# In which IE branches did the merger of short o and a happen?



## folowerofzaros

I know it's an areal IE sound change but in which branches did it actually happen? can not find that information on google.


----------



## ahvalj

Germanic, Baltic, Slavic, Indo-Iranic, Anatolian (except probably Lydian), Albanian, Dacian?, Messapian?

Update. In Baltic this merger occured after Winter's law, so that *_a_>_ā_ (_obuolys, ābols_) and *_o_>_ō_ (_nuogas_).

Update 2. Finnish has a word _morsian_ (Gen. Sg. _morsiamen_) "bride" that appears to be a Baltic borrowing from the same word as the Lithuanian _marti_, in which case it preserves _o_ and the final -_m_ of the Acc. Sg. *_mortiam_ (>_marčią_).


----------



## Gavril

ahvalj said:


> Update 2. Finnish has a word _morsian_ (Gen. Sg. _morsiamen_) "bride" that appears to be a Baltic borrowing from the same word as the Lithuanian _marti_, in which case it preserves _o_ and the final -_m_ of the Acc. Sg. *_mortiam_ (>_marčią_).



Are we sure that -_o_- of _morsian_ is a retention of the original IE vowel? It seems to me that it could simply be a coloring effect of the *_mVr- _environment; the same could be said of Finnish _porsas_ "piglet" (from the same source as Latin _porcus_, etc.), which like _morsian_ has a labial onset and an _r_-coda.


----------



## ahvalj

Gavril said:


> Are we sure that -_o_- of _morsian_ is a retention of the original IE vowel? It seems to me that it could simply be a coloring effect of the *_mVr- _environment; the same could be said of Finnish _porsas_ "piglet" (from the same source Latin _porcus_, etc.), which like _morsian_ has a labial onset and an _r_-coda.


Everything is possible. On the other hand, _porsas_ and several other ancient borrowings (some probably from the Early Indo-Iranic) show _e_ and _o_ in the place of the later _a_. Burrow (in his book about Sanskrit) has a list of such words.


----------



## ahvalj

By the way, _porsas_ must be a non-Baltic borrowing, since _š/ž_ produces _h_ in Finnish (_žambas>hammas_) and _š>s _in Latvian must be late.

Update. I don't have a Finnish thesaurus right now, but I have an impression that Finnish has much more words on marC-, parC- and varC- than on morC- etc.: _parhas_, _varsi_, _parvi_, _varvi_, _varta_... 
_
Parta_ and _marras_ (_martaan, marrasta_), both IE borrowings, preserve _a_.

Finnish also has _orpo_ "orphan", which is considered an IE borrowing.


----------



## fdb

In Indo-Iranian IE *o becomes long ā in open syllables (Brugmann’s law).


----------



## Gavril

ahvalj said:


> Update. I don't have a Finnish thesaurus right now, but I have an impression that Finnish has much more words on marC-, parC- and varC- than on morC- etc.: _parhas_, _varsi_, _parvi_, _varvi_, _varta_...

Rows:
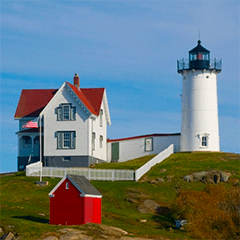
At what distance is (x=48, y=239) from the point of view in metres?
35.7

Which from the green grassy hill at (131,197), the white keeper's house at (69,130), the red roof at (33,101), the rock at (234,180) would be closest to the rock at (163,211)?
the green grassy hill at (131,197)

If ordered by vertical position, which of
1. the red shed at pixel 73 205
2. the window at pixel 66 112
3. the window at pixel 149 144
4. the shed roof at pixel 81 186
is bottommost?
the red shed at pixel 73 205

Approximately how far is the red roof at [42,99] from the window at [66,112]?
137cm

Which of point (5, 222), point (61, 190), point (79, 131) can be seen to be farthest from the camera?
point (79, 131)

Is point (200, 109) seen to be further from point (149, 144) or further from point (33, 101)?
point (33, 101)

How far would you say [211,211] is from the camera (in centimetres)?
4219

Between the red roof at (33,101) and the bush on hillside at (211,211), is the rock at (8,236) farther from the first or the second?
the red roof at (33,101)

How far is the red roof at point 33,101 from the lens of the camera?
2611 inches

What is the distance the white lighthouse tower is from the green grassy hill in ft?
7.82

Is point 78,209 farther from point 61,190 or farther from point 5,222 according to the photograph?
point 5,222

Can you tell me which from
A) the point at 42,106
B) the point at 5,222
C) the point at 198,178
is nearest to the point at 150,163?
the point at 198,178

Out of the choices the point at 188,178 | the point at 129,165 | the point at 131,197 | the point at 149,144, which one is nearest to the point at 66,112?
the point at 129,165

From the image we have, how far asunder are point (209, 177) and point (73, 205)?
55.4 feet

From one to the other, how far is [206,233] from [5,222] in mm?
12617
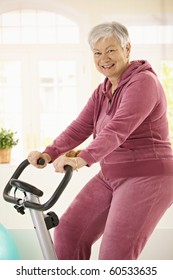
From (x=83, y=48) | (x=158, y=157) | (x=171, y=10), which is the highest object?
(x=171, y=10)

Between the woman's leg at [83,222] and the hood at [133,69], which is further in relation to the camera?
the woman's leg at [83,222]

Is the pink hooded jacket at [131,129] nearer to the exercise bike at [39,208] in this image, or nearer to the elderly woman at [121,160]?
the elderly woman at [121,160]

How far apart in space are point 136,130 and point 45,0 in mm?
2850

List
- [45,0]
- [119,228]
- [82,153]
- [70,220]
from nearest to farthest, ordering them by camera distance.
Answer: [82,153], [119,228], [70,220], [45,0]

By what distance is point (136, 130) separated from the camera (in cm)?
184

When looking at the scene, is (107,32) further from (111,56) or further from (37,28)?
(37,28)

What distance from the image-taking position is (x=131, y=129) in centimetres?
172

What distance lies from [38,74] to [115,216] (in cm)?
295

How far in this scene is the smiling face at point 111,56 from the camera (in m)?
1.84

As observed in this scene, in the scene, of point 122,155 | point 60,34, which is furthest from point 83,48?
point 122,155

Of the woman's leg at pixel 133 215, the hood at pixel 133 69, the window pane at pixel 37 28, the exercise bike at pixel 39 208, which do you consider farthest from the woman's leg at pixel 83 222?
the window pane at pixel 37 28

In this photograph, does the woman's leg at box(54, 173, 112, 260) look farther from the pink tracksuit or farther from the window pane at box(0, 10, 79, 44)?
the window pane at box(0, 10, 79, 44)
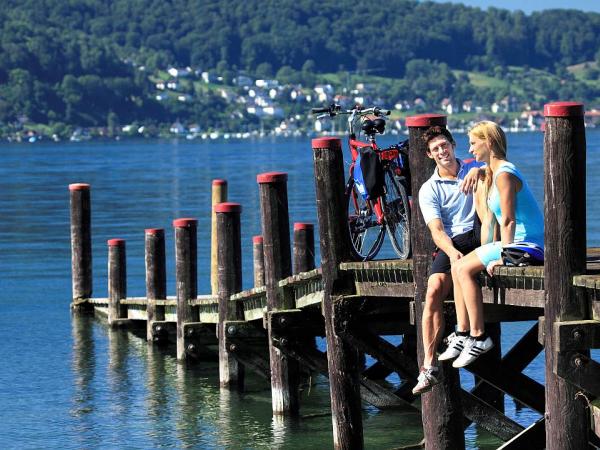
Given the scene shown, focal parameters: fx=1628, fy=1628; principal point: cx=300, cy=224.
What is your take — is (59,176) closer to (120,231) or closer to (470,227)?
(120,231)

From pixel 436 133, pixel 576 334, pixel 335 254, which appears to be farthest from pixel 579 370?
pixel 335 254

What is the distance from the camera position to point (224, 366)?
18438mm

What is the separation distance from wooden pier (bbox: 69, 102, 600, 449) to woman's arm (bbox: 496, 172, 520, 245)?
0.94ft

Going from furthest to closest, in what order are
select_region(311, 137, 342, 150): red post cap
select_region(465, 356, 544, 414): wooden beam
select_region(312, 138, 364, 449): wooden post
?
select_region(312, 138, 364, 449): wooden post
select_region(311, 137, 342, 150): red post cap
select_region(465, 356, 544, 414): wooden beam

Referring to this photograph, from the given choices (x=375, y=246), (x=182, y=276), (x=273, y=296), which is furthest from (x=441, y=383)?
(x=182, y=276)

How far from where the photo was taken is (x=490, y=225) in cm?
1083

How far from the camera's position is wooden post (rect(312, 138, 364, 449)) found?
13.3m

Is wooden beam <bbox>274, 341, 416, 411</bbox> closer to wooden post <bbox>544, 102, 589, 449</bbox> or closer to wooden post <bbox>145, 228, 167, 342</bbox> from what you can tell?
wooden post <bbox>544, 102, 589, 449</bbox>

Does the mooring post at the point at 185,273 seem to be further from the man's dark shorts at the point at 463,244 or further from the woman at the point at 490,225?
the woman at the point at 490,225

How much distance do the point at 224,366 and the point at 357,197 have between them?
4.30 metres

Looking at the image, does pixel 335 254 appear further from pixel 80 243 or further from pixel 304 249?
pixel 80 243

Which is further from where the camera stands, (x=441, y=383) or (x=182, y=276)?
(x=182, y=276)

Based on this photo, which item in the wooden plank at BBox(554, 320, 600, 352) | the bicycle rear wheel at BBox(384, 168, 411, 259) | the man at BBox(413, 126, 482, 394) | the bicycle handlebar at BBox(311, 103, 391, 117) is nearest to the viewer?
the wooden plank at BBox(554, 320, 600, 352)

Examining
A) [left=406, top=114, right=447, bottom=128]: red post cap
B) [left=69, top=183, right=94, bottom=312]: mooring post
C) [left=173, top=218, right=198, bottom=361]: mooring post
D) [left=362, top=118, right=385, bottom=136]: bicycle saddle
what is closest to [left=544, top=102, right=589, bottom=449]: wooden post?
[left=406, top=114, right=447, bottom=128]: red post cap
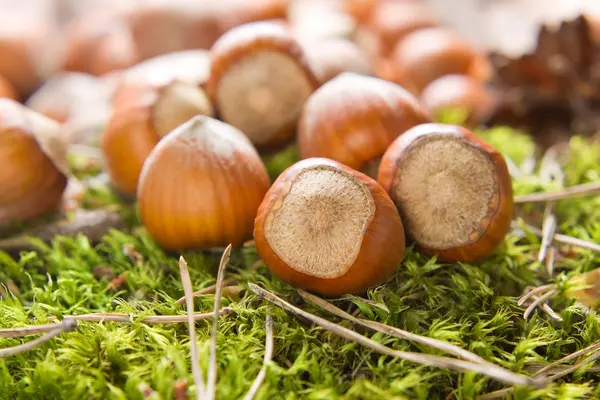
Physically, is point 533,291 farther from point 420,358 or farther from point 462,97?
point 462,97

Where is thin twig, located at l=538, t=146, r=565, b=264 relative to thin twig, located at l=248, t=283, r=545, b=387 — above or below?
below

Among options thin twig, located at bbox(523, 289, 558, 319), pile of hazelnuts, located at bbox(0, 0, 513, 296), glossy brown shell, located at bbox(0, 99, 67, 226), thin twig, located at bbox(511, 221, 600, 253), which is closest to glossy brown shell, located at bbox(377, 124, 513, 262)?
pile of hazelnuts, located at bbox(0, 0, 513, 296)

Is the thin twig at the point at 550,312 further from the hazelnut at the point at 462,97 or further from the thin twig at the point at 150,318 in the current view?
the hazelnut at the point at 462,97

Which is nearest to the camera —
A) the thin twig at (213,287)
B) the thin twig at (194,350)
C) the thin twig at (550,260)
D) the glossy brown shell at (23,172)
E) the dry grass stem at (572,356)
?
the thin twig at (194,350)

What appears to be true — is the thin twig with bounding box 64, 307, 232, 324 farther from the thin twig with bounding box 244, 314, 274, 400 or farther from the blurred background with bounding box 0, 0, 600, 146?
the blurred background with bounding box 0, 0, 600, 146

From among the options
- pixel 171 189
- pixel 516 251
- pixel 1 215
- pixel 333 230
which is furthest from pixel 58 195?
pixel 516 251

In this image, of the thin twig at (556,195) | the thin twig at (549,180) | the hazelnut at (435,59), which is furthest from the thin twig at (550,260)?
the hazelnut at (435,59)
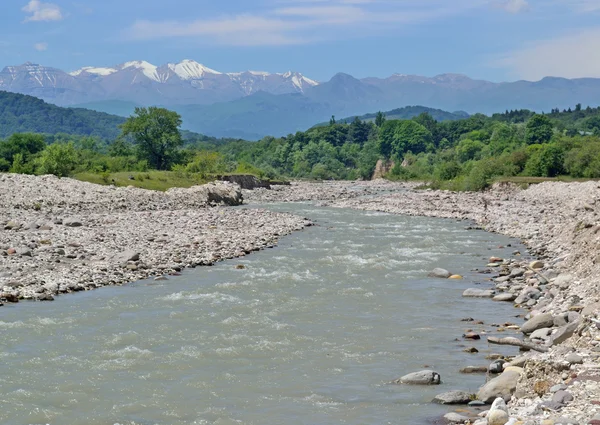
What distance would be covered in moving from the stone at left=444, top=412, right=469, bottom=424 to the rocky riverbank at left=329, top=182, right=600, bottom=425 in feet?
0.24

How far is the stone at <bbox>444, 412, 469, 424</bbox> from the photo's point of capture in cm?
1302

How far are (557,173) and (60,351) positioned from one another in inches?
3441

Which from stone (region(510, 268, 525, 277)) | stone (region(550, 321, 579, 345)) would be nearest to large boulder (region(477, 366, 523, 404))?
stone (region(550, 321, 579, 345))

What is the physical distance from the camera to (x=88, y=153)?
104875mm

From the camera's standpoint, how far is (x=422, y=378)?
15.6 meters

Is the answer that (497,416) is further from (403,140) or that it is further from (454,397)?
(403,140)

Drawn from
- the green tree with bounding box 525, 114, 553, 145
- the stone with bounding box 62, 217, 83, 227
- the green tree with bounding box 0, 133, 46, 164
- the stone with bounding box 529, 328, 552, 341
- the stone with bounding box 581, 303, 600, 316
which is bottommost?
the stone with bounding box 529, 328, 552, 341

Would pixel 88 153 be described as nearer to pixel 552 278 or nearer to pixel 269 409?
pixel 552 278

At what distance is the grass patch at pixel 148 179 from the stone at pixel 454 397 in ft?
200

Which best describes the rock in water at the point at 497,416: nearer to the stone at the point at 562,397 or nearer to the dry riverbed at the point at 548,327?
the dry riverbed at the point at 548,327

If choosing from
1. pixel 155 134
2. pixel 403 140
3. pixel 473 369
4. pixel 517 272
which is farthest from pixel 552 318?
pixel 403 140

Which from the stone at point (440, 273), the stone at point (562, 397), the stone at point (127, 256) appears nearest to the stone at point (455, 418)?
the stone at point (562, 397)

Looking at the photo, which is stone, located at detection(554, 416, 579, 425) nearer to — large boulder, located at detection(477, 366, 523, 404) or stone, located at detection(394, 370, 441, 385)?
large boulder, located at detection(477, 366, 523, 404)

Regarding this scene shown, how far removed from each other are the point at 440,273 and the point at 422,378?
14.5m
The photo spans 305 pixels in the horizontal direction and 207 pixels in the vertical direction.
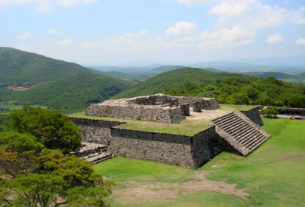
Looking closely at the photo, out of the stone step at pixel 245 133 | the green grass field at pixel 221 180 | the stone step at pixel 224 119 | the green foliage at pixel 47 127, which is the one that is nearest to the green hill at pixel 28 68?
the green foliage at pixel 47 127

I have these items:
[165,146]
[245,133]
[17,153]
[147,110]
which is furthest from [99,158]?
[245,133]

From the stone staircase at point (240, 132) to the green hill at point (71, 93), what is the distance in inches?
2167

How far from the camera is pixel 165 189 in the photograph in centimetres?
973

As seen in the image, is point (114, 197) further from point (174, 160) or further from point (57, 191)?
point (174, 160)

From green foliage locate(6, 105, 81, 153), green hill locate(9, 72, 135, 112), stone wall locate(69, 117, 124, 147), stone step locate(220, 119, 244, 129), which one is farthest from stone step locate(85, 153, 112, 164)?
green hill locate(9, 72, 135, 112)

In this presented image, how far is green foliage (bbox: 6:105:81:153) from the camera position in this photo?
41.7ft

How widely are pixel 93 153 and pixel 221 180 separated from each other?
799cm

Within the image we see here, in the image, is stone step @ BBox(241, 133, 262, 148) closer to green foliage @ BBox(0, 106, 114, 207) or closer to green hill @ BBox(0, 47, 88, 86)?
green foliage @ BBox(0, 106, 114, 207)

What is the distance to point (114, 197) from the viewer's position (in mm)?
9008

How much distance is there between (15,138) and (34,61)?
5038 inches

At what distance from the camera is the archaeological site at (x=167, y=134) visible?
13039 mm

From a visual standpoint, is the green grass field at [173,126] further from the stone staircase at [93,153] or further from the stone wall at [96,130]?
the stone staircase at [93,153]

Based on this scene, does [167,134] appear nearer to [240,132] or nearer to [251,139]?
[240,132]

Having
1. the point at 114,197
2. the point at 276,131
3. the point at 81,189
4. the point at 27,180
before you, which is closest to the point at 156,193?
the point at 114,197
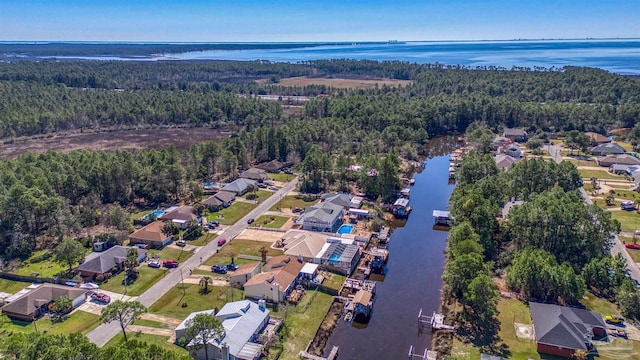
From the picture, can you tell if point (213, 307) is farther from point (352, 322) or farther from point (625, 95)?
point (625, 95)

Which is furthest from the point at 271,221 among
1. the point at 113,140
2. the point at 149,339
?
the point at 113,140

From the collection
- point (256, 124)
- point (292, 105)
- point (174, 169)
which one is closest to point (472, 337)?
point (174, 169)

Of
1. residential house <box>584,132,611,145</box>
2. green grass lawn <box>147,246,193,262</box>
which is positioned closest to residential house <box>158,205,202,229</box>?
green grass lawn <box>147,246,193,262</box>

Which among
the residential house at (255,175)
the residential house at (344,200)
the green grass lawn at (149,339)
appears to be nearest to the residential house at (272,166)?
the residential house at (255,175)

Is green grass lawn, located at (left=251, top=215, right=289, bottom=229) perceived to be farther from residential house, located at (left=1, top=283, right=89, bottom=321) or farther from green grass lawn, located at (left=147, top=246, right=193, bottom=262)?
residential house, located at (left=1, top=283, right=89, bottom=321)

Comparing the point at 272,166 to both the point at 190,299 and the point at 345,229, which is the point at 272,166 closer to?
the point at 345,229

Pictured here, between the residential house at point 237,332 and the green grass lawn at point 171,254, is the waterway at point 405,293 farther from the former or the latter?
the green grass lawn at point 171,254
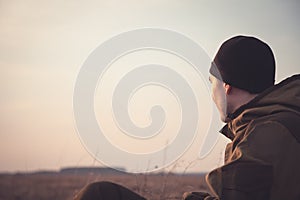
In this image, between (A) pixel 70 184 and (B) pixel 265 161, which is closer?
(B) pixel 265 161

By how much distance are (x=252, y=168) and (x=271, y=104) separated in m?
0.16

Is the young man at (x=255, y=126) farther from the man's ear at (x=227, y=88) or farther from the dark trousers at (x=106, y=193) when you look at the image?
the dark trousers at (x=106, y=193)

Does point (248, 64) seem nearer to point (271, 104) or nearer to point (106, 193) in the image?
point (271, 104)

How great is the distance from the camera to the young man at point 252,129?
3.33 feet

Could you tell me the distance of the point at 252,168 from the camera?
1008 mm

Complete the following:
a. Name every branch that the first reply in the thread on the o/a merger lists as having undergone the merger.
b. Answer these from the thread on the o/a merger:
(i) Which Finnish word meaning "bride" is proposed as a Baltic borrowing?
(ii) Which Latin word comes from the same source as Finnish porsas?
(iii) According to fdb, what does IE *o become in open syllables in Indo-Iranian?
c. Carry on the forum thread about the merger of short o and a after its final line.
The material is separate from the forum thread on the merger of short o and a.

Solved tasks:
a. Germanic, Baltic, Slavic, Indo-Iranic, Anatolian (except probably Lydian), Albanian, Dacian (with a question mark), Messapian (with a question mark).

b.
(i) Morsian.
(ii) Porcus.
(iii) Long ā, by Brugmann's law.

c.
Finnish does have a number of words with _par_-/_var_-, but the vowel -_o- _in _porsas_/_morsian_/_orpo_/etc. doesn't imply that speakers of Finnic (or pre-Finnic) could not have pronounced the vowel -_a_- in this environment. It could simply be that, in the IE dialect(s) from which these words came, the vowel was colored in this environment to something other than -_a_- (or lengthened, as Fdb just mentioned).

If I recall correctly, _parta_ is thought to come from Germanic (and therefore probably came at a later time than Baltic loans such as _morsian_), and _marras _comes from a word with syllabic _r_ (Indo-Iranian *_mr.tas_ "dead") rather than _a_ or _o_.


----------



## ahvalj

I agree, but all this leaves a possibility that _morsian_ and _porsas_ and _orpo_ were borrowed from a stage when the Early Indo-Iranic (or Baltic for _morsian_) still had not completed the shift _o_>_a_. The -_m_ in _morsiame- _leaves an impression of a great antiquity as well.

_Parta_ could have been borrowed from any IE language (*_bardhā_): there is absolutely nothing specifically Germanic in it. If it was ancient, it might suggest that the donor language still opposed _o_ and _a_. 

The Indo-Iranic _o>ō>ā_ requires an open syllable (Sanskrit Perfect Sg. 3 _cakāra_<_kwekwore_ vs. Sg. 1 _cakara_<_kwekworHa_).


----------



## ahvalj

Three additional examples from the literature of Finnic _o_ vs. Baltic _a_:
_lohi_ — _lašiša_
_toke_ (_toe, tokeen_) — _takišys_
_oinas_ — _avinas_


----------



## francisgranada

ahvalj said:


> ... Finnish also has _orpo_ "orphan", which is considered an IE borrowing.


This word is present in other Finno-Ugric languages as well, e.g. Hungarian _árva_. The supposed Finno-Ugric form is *_orpa _or *_or__βa _and it is probably an Old Iranian loanword. If so, then the borrowing happend in the common FU period.

I don't know if this information helps in the present discussion ...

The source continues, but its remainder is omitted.